SPD-Vize Stegner warnt Seehofer vor Tricks bei Flüchtlingspolitik

Berlin - Der SPD-Vize Ralf Stegner (58) hat Bundesinnenminister Horst Seehofer (68, CSU) vor nicht abgestimmten Verschärfungen beim Familiennachzug von Flüchtlingen gewarnt.

SPD-Vize Ralf Stegner (58, r.) warnt Innenminister Horst Seehofer (68), sein Wort zu halten.
SPD-Vize Ralf Stegner (58, r.) warnt Innenminister Horst Seehofer (68), sein Wort zu halten.  © DPA (Bildmontage)

Neues Konfliktpotenzial in der GroKo – es geht um den Familiennachzug bei Flüchtlingen. "Die SPD geht keinen Millimeter über den Koalitionsvertrag hinaus", sagte SPD-Vize Ralf Stegner (58) am Mittwoch der Deutschen Presse-Agentur in Berlin.

Und Stegner legte noch eine Schippe drauf: "Wir machen kein Wahlkampfgetöse für die CSU in Bayern mit." Ein Gesetzentwurf des neuen Bundesinnenministers Horst Seehofers (68, CSU) sieht harte Auflagen für den Nachzug von Flüchtlingsangehörigen mit eingeschränktem Schutzstatus vor.

Darunter fallen zum Beispiel viele Syrer aus Gebieten, in denen aktuell nicht gekämpft wird.

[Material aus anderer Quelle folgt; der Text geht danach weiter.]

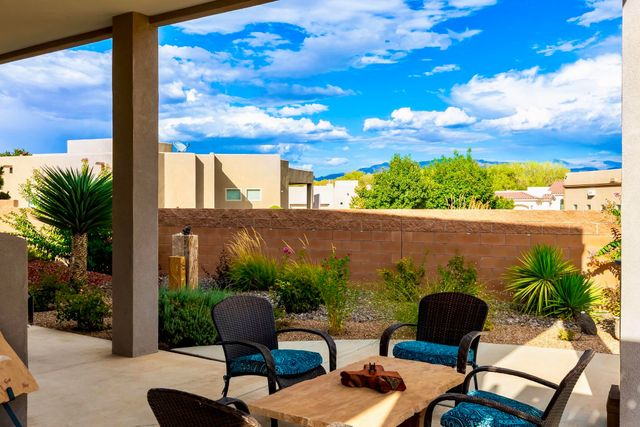 4900 Camino Valle Trail NW, Albuquerque, NM 87120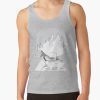 ratankx1860heather greyfront c288321600600 bgf8f8f8 31 - Nichijou Store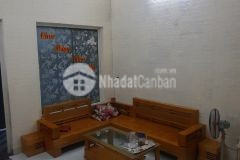 Bán đất tặng nhà diện tích khủng âu cơ 148m giá chỉ chưa đến 2,9 tỷ liên hệ danh nguyện 0352086506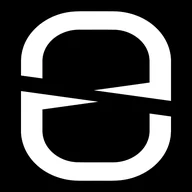 E8 Markets logo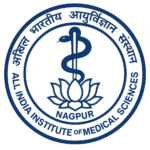 AIIMS Nagpur Recruitment 2025| नागपूर AIIMS मध्ये 116 Faculty Posts भरती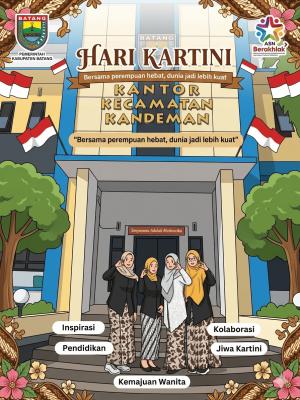 Berita Utama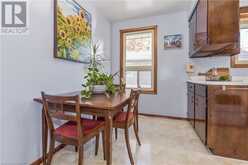 194 COLBORNE ST Elora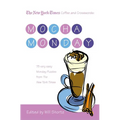 Nyt Coffee & Xwords Mocha Monday
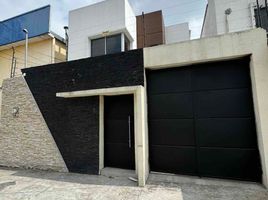 3 Schlafzimmer Haus zu verkaufen in Guayaquil, Guayas, Guayaquil, Guayaquil, Guayas, Ecuador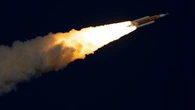 Artémis II : les astronautes ont entamé la dernière ligne droite avant leur vol autour de la Lune
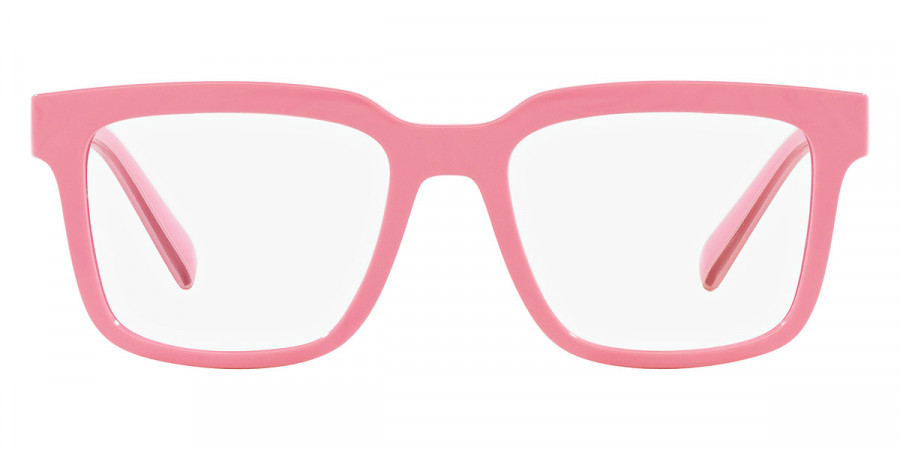 Dolce & Gabbana™ DG5101 3262 50 - Pink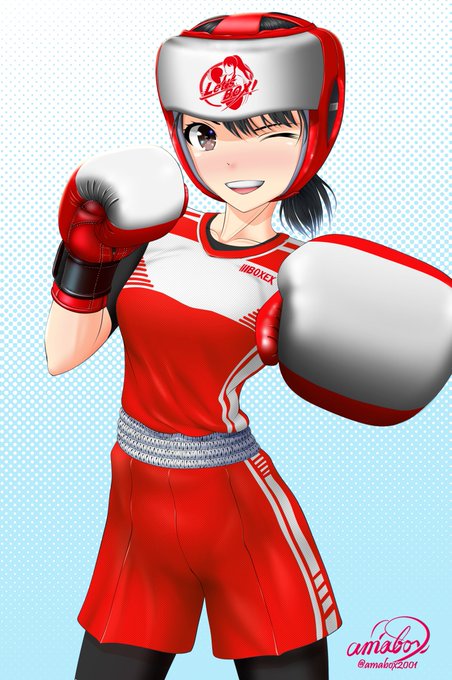 アマコスのデザイン考えるの楽しい(^-^) 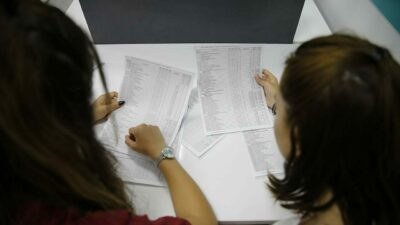 YKS tercih süreci sona eriyor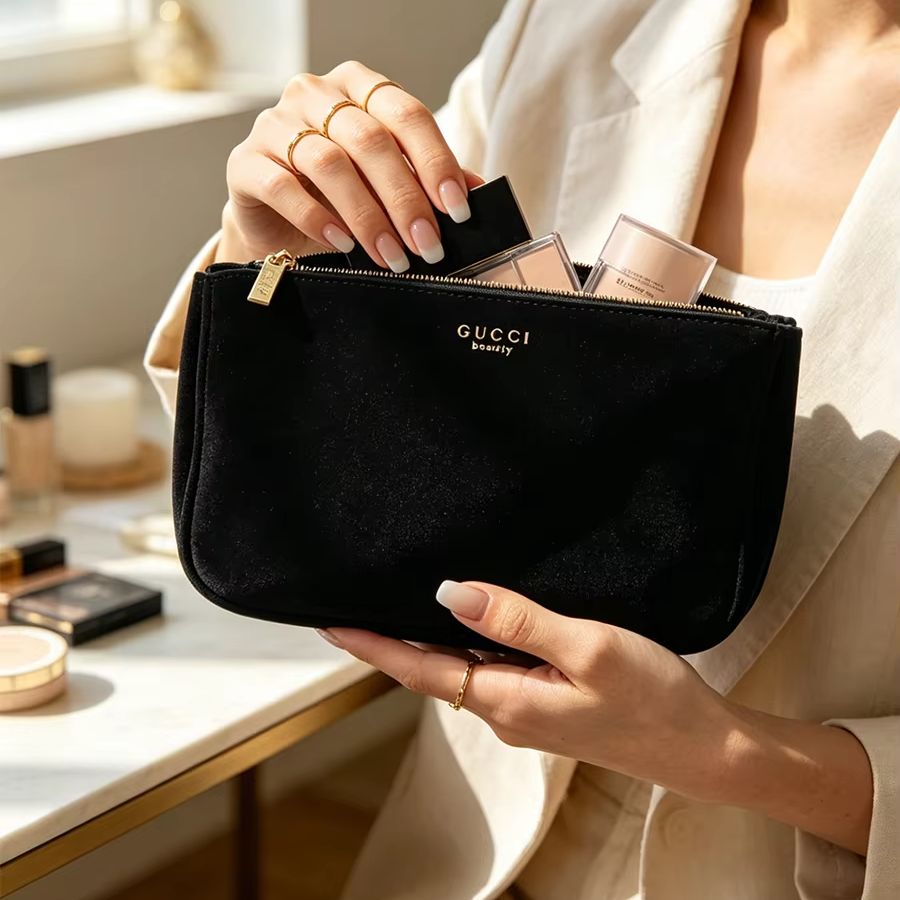 Borsa Gucci Vintage con Cernie - Women Bags Gucci recensione e prezzo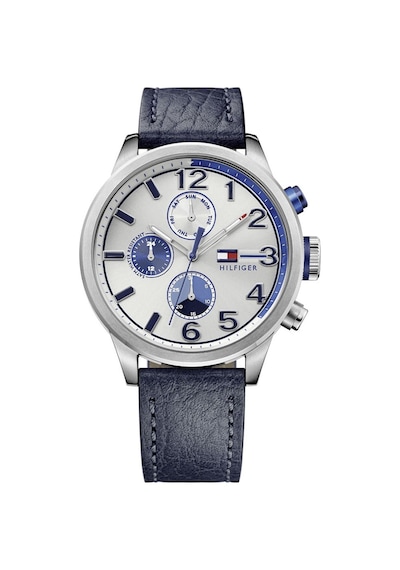 Tommy Hilfiger TH1791240 Erkek Kol Saati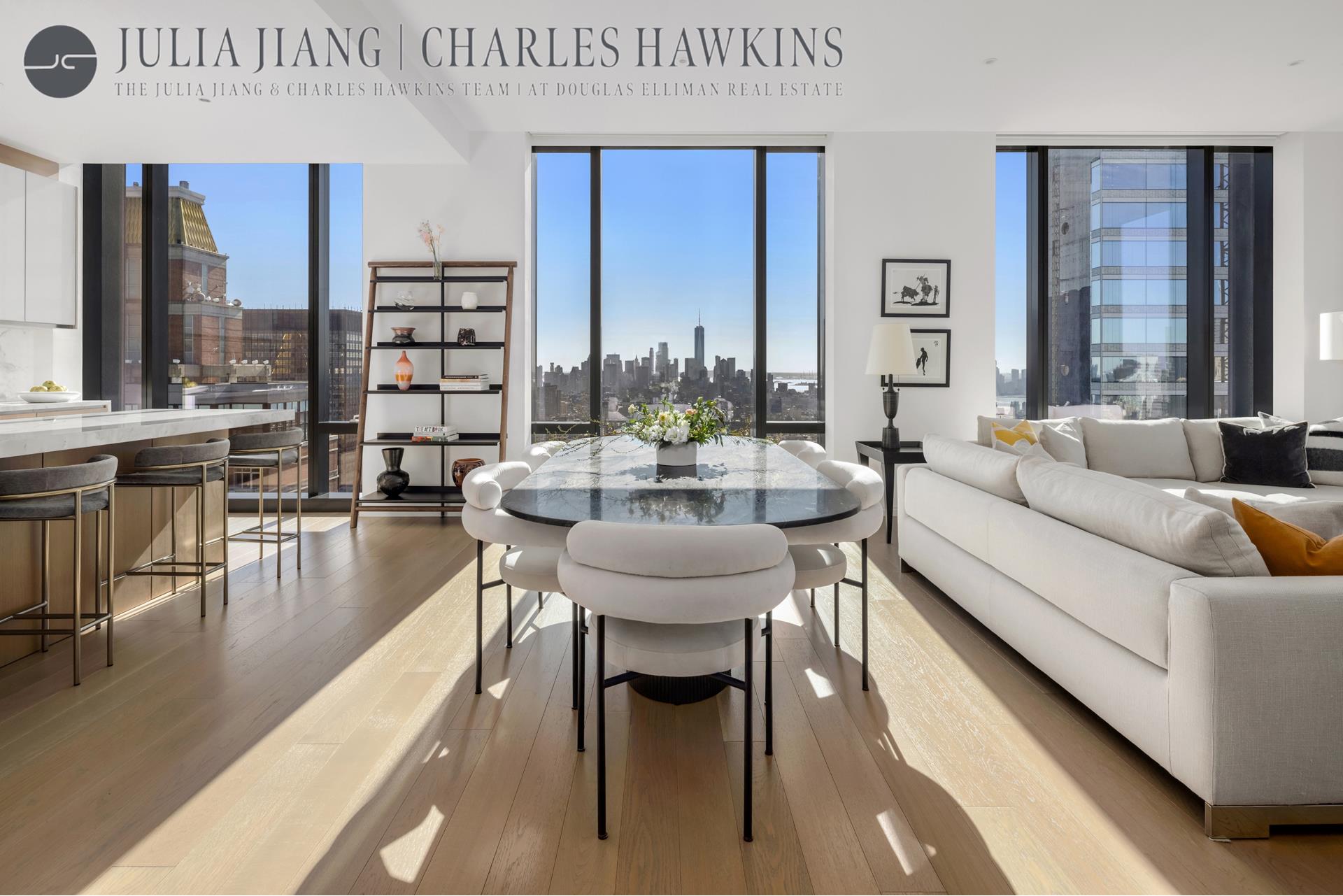 277 5TH Avenue 47A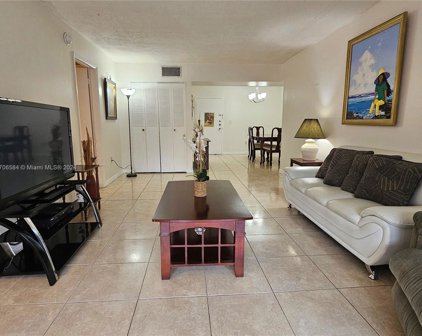 1681 Nw 70th Ave Unit #303, Plantation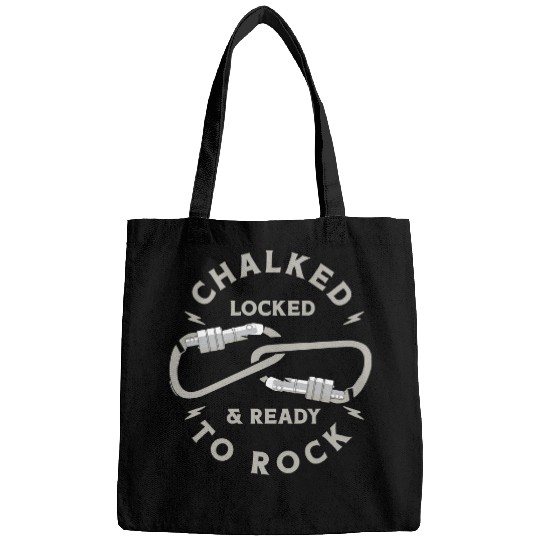 Climbing Climber Rock Climbing Mountains 65 Climb Bags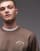 Thumbnail 5 van 5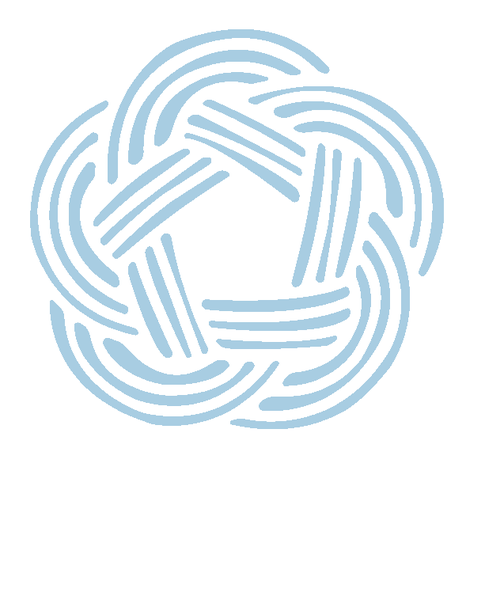 La Juguera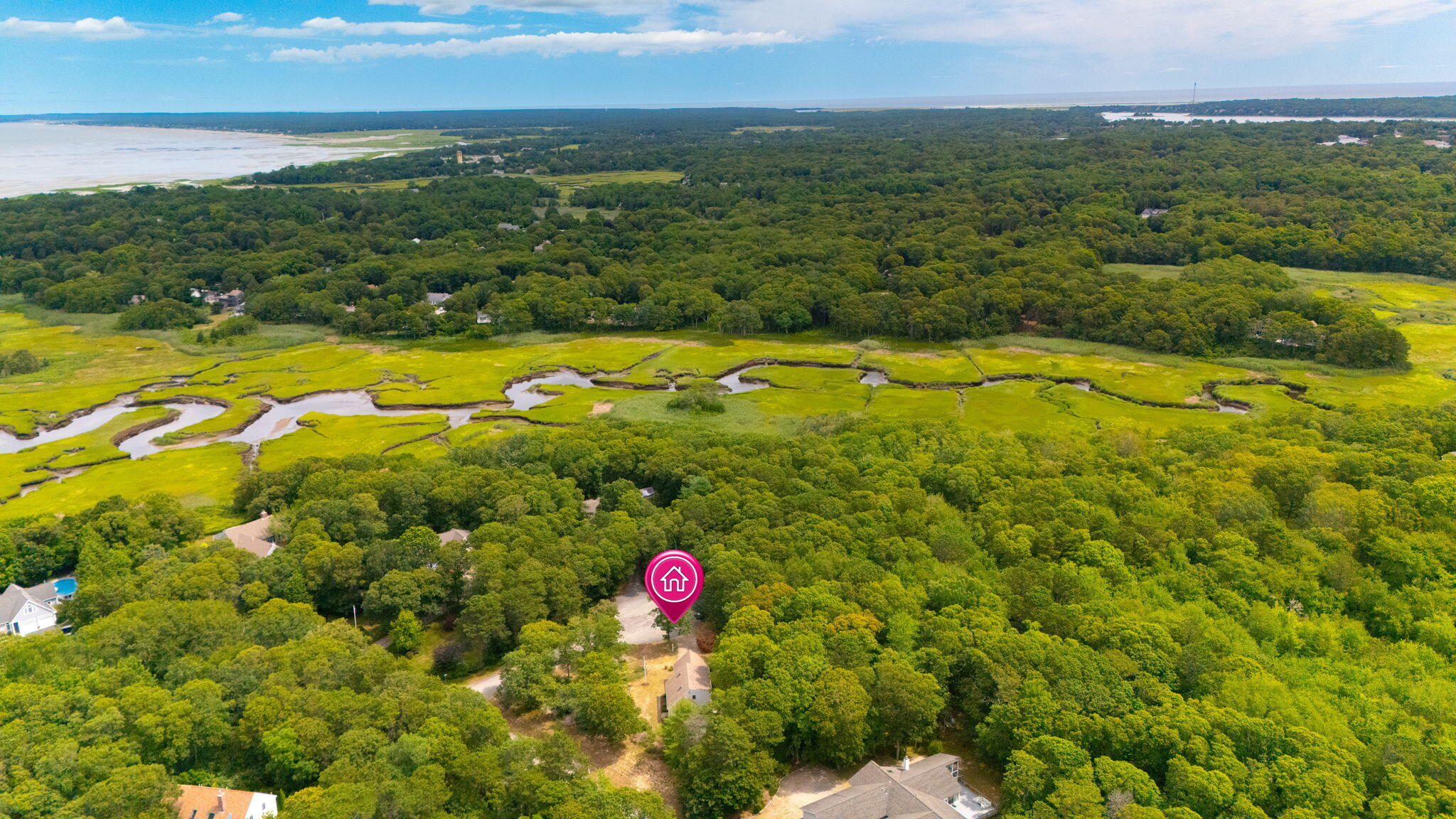 12 Skaket Way Brewster, MA 02631 - Photo 49 of 50 58-web-or-mls-12 Skaket Aerials More-2 (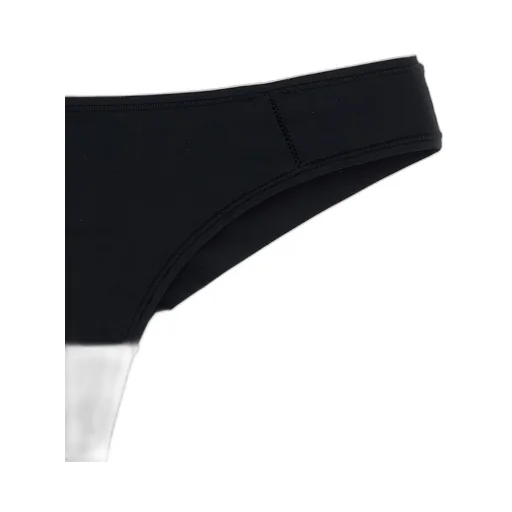 Mika Soyeuse Thong Briefs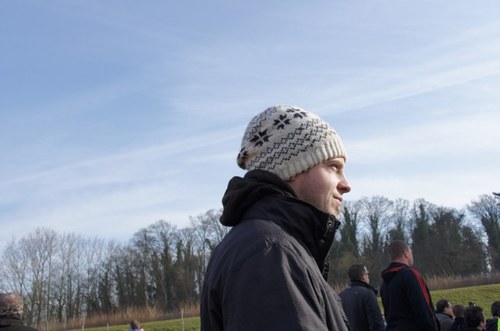 walsham121's profile picture. 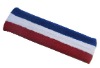 Wholesale tennis headband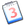 Nuvola apps date.svg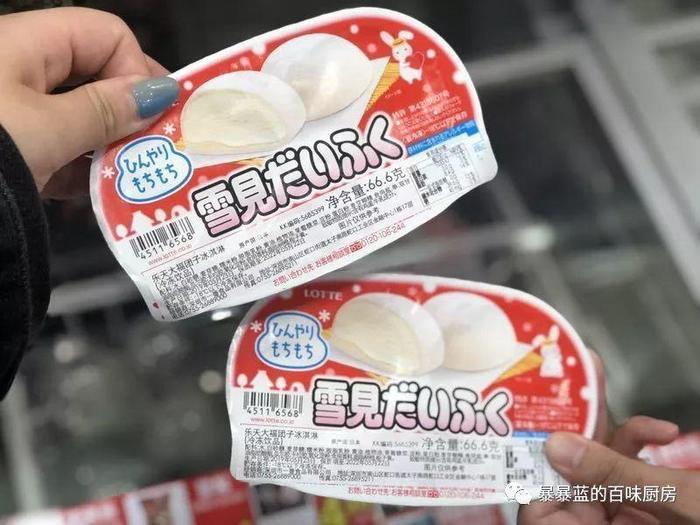 去年沈阳开了这么多家超级网红店？等春暖花开，我要挨个再打卡！
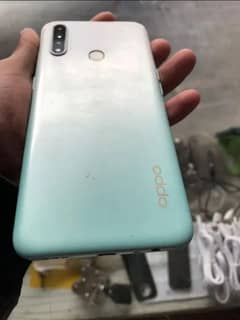 Oppo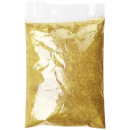 GLITTER 500G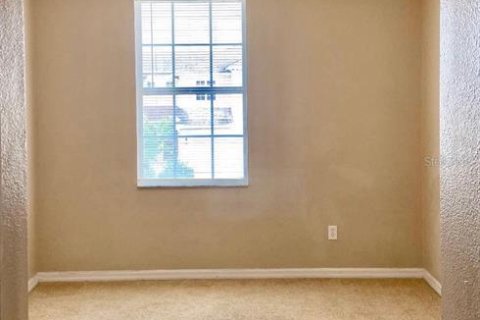 Touwnhouse à louer à Kissimmee, Floride: 3 chambres, 161.09 m2 № 2342769 - photo 19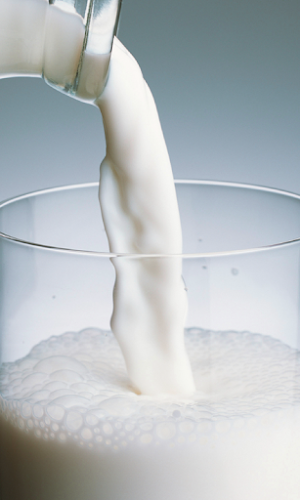 Virtual Milk Drink Simulator Screenshot 3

Dem Entwurf zufolge gilt, wie im Koalitionsvertrag von Union und SPD vereinbart, dass nur bis zu 1000 Angehörigen pro Monat der Nachzug erlaubt werden soll.

Außerdem müssen Ehen bereits im Herkunftsland geschlossen worden sein. Stegner hatte auf SPD-Seite die Koalitionsverhandlungen zum Familiennachzug geführt. Wie auch bei früheren Regelungen kann der Nachzug untersagt werden, wenn Angehörige in Deutschland von Sozialleistungen wie Hartz IV abhängig sind.

Anerkannte Flüchtlinge profitieren allerdings von einer "privilegierten" Nachzugsregelung, bei der Voraussetzungen wie Einkommen und Sprachkenntnisse keine Rolle spielen.

Der Nachzug ist derzeit noch bis Ende Juli komplett ausgesetzt. Union und SPD hatten das in der vorherigen Koalition auf dem Höhepunkt der Flüchtlingsmigration nach Deutschland vereinbart, um der veränderten Einstellung vieler Bürger von einer Willkommenskultur hin zum Wunsch nach drastischer Begrenzung des Zuzugs Rechnung zu tragen.

Im Zuge der Grenzübertritte hunderttausender Menschen war es 2015/16 auch zu einem Erstarken der AfD gekommen, die der CSU nun bei der Landtagswahl im Herbst die absolute Mehrheit kosten könnte.